Goal of the exercise »
Answer these questions using the article about Smol-Audio below.
(a) Which team released the Smol-Audio repository?
(b) What size of free Colab runtime are the notebooks optimized to run on?
(c) Which model's notebooks demonstrate zero-shot audio classification and video understanding?
[Text passage]
DailyGlimpse

Smol-Audio: Open-Source Notebook Collection Simplifies Fine-Tuning of Leading Audio AI Models

AI
April 30, 2026 · 1:48 AM
Smol-Audio: Open-Source Notebook Collection Simplifies Fine-Tuning of Leading Audio AI Models

Audio AI is advancing rapidly, with models like OpenAI's Whisper, NVIDIA's Parakeet, Mistral's Voxtral, and NVIDIA's Audio Flamingo 3 pushing the boundaries of speech recognition and understanding. However, practical knowledge for fine-tuning these models remains scattered. Smol-Audio, a new open-source repository from the Deep-unlearning team, aims to bridge this gap by providing a collection of self-contained Jupyter notebooks designed for Google Colab.

Each notebook targets a specific audio AI task, such as fine-tuning Whisper for automatic speech recognition (ASR) or adapting Parakeet using CTC architecture. The notebooks are built on the Hugging Face ecosystem (transformers, datasets, peft, accelerate) and are optimized to run on a free 16 GB Colab runtime. By exposing every step of the process—from data pipelines to training loops—Smol-Audio makes it easy for ML engineers to learn, modify, and deploy audio models without relying on hidden abstractions.

The repository covers ASR fine-tuning for four model families, each requiring distinct handling: Whisper (sequence-to-sequence), Parakeet (CTC with LoRA support), Voxtral (LLM-based), and Granite Speech. Additionally, notebooks for Audio Flamingo 3 demonstrate zero-shot audio classification and video understanding via the Perception Encoder Audiovisual (PE-AV). With its flat, transparent design, Smol-Audio is a practical resource for both newcomers and experienced practitioners looking to harness the latest in audio AI.
[/Text passage]
[Given data]
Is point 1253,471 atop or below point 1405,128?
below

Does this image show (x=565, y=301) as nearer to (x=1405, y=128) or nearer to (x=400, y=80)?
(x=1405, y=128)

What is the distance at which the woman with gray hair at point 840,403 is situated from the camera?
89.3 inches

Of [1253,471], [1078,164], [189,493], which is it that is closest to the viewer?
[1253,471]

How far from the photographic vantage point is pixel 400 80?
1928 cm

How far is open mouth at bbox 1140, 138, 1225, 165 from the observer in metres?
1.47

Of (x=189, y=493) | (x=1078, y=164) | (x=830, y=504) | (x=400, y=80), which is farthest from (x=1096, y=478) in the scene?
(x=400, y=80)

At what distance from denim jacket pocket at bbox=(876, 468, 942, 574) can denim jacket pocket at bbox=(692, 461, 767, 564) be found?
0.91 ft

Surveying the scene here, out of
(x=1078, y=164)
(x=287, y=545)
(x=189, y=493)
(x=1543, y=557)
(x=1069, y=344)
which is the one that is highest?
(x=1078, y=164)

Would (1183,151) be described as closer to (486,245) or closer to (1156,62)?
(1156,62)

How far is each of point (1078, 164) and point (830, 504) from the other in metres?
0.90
[/Given data]
[Given data]
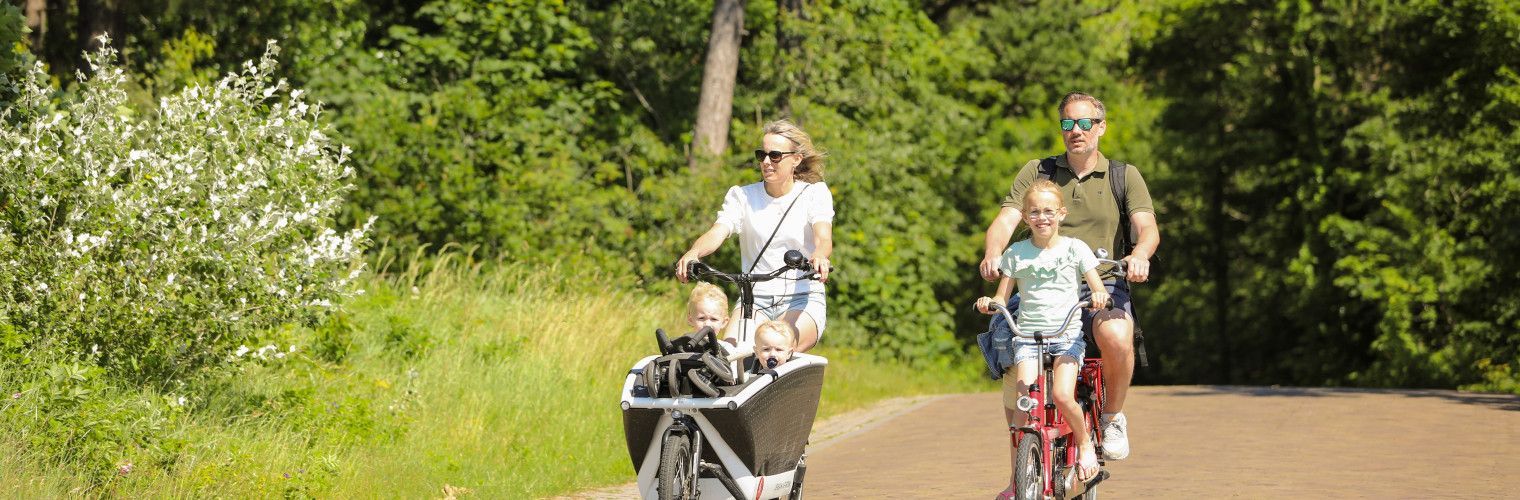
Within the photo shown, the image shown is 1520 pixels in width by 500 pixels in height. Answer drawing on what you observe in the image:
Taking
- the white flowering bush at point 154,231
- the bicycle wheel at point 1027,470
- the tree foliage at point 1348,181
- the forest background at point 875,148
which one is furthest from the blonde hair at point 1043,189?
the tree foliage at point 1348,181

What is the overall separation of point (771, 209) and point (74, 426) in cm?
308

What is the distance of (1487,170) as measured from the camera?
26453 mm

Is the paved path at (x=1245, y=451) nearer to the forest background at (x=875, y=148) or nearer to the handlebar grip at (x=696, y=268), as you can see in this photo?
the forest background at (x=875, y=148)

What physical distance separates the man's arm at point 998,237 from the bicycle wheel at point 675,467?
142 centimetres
[/Given data]
Task result »
(a) The Deep-unlearning team.
(b) A free 16 GB Colab runtime.
(c) Audio Flamingo 3.